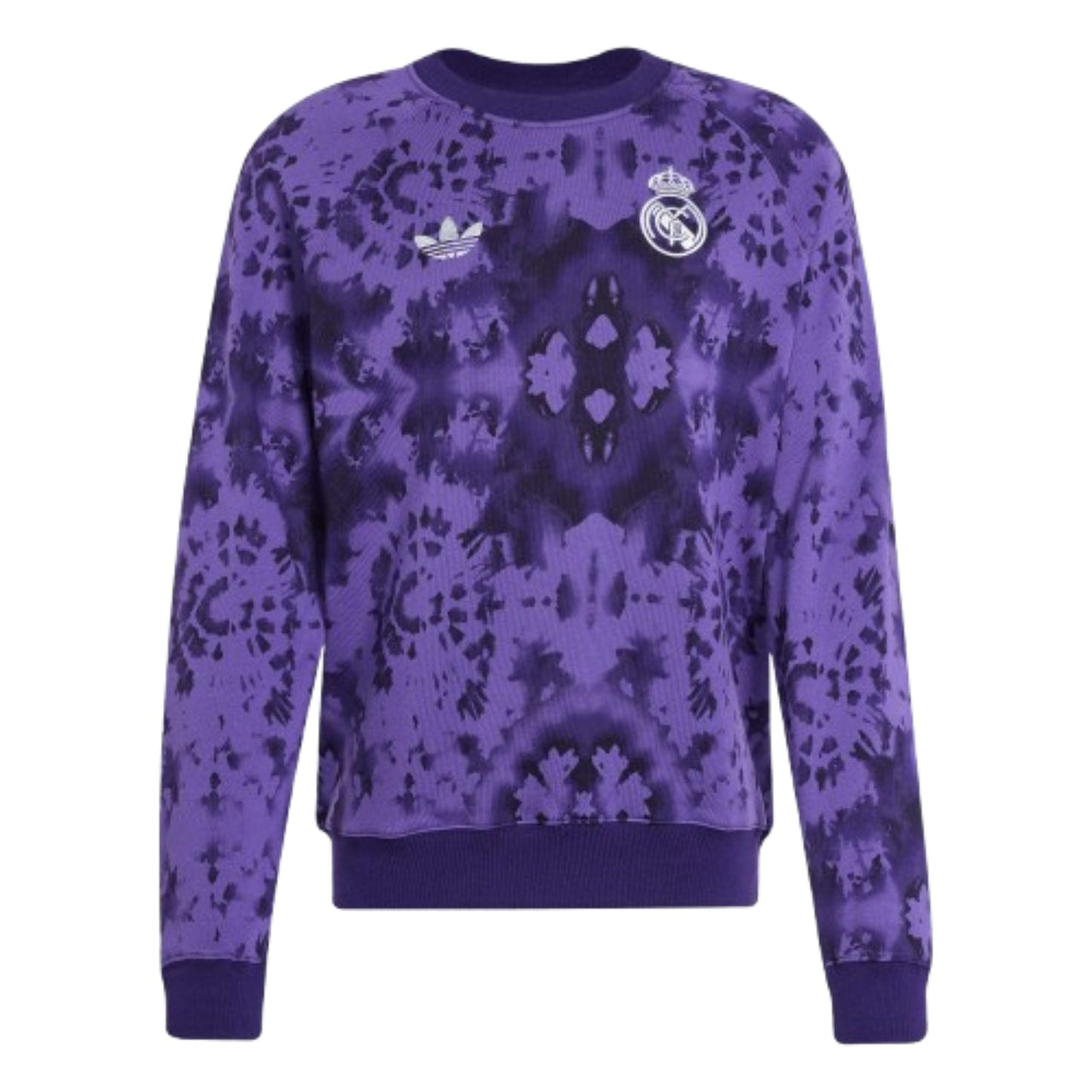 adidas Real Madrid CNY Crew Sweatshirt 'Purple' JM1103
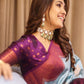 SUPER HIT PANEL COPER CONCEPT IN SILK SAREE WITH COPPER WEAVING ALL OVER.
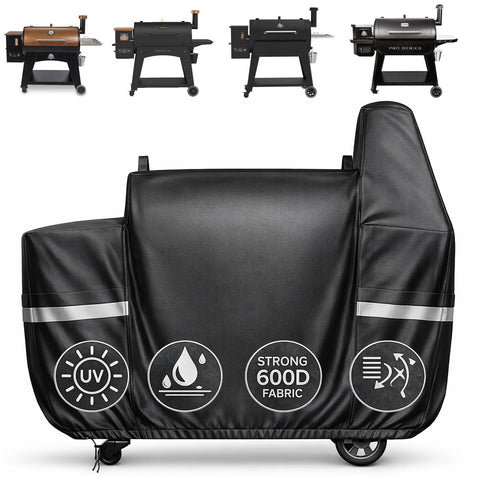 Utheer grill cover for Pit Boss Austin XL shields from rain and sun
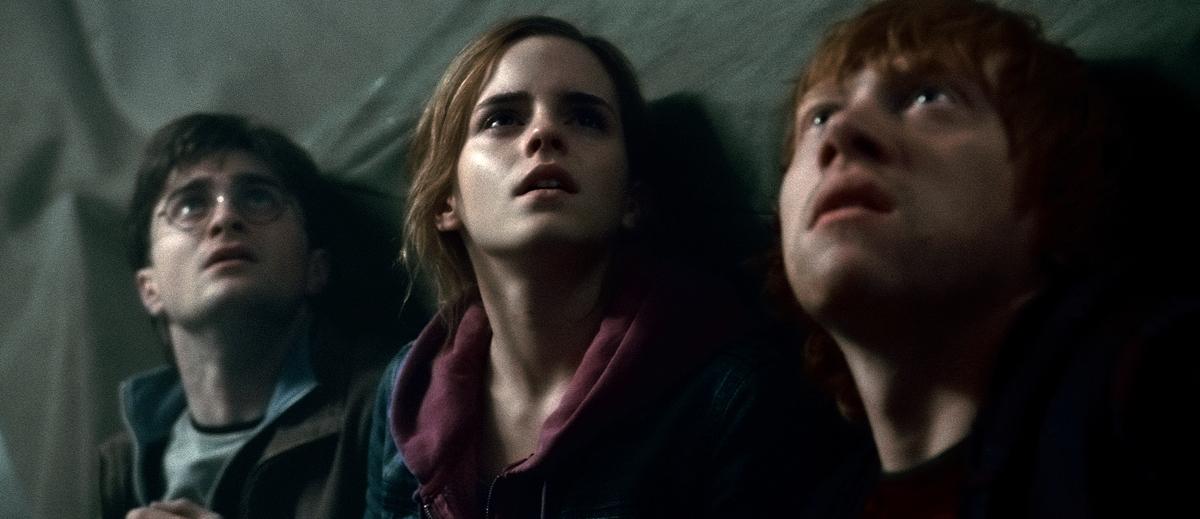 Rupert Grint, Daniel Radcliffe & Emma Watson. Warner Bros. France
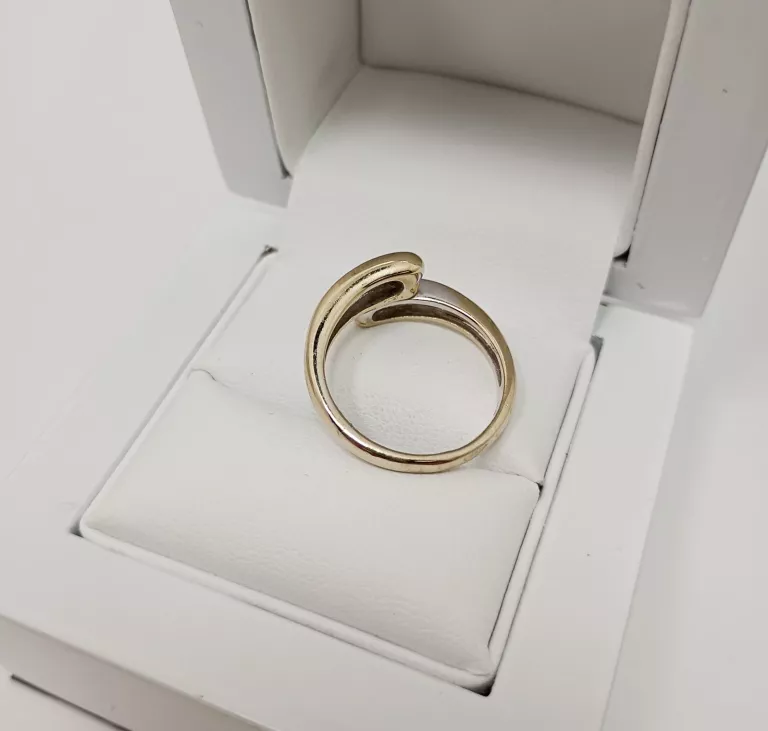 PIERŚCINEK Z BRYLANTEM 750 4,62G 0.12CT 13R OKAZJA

==================================================

*TASK DETAILS*: Recast the lines above as a Markdown table with two columns, Number and Line, with one row per line and any blank lines skipped. Leave the pictures out of your answer.

*RESULT OF THE TASK*:
| Number | Line |
|---|---|
| 1 |  adidas Real Madrid CNY Crew Sweatshirt 'Purple' JM1103 |
| 2 |  SUPER HIT PANEL COPER CONCEPT IN SILK SAREE WITH COPPER WEAVING ALL OVER. |
| 3 |  Utheer grill cover for Pit Boss Austin XL shields from rain and sun |
| 4 |  Rupert Grint, Daniel Radcliffe & Emma Watson. Warner Bros. France |
| 5 |  PIERŚCINEK Z BRYLANTEM 750 4,62G 0.12CT 13R OKAZJA |